_TASK A_:
Copy the records verbatim, starting at the line that contains "How far does" and continuing through the end of the records, with both ends included.

_PASSAGE SHOWN_:
Start
Inside the Farm Circle #5


Tuesday, September 9th, 2008

This week's program was all kinds of special, as we were graced with the presence of our esteemed guest and keynote speaker HH Bhakti-Raghava Swami, who spoke about his vast experience and wisdom in helping to implement the other 50% of Srila Prabhupada's vision, varnasrama-dharma.

One of Maharaja's main points was that Prabhupada very clearly stressed the implementing of daivi-varnasrama, with self-sufficient rural communities as a key practical application, as one of the vital aspects of his mission.

Varnasrama is vast, complex topic. It boils down to simple living, but the path to simple living is very complicated, especially in the West.

We don't know all of the aspects, sacrifices, and joys of simple living, therefore we have the tendency to become unconvinced of its merits, especially in our ultra post-modern world. The true test, the true challenge, is to understand and apply what was in Prabhupada's mind regarding the task of varnasrama.
End
_MATERIAL SHOWN_:
Start
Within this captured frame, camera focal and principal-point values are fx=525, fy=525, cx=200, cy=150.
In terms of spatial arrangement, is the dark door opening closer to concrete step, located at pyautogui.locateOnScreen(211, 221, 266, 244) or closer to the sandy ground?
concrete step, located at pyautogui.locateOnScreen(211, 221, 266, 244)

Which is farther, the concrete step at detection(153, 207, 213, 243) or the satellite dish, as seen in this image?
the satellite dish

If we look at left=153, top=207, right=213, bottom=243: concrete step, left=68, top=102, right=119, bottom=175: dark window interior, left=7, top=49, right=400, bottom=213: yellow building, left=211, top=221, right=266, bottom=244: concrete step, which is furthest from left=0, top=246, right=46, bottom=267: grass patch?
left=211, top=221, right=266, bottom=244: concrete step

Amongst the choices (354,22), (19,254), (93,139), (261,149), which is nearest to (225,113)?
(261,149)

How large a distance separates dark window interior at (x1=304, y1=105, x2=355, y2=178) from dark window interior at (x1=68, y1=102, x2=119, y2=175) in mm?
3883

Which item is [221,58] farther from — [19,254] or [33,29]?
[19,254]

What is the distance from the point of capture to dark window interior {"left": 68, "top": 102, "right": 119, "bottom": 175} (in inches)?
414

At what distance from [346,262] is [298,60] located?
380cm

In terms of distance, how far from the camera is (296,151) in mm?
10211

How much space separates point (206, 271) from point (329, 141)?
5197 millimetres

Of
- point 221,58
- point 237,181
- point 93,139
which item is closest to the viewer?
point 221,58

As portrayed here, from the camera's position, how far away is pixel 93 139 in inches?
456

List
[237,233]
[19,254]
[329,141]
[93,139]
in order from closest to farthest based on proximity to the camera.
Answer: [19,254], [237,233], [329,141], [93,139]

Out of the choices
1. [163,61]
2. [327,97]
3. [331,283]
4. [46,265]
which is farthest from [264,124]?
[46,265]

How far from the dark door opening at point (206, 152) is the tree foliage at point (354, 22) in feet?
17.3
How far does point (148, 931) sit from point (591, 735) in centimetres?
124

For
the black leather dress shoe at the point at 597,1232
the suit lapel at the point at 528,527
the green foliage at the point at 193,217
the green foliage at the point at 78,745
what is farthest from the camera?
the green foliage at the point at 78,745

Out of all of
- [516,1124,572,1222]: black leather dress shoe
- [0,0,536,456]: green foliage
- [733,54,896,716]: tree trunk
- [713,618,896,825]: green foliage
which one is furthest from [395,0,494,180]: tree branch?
End
_TASK B_:
Answer these questions from the farm circle passage:
(i) What date does the passage give?
(ii) Who was the guest and keynote speaker?
(iii) According to the passage, what does varnasrama boil down to?

_FULL OUTPUT A_:
How far does point (148, 931) sit from point (591, 735) in centimetres?
124

For
the black leather dress shoe at the point at 597,1232
the suit lapel at the point at 528,527
the green foliage at the point at 193,217
the green foliage at the point at 78,745
what is farthest from the camera?
the green foliage at the point at 78,745

Out of all of
- [516,1124,572,1222]: black leather dress shoe
- [0,0,536,456]: green foliage
- [733,54,896,716]: tree trunk
- [713,618,896,825]: green foliage
which one is furthest from [395,0,494,180]: tree branch?

_FULL OUTPUT B_:
(i) Tuesday, September 9th, 2008
(ii) HH Bhakti-Raghava Swami
(iii) Simple living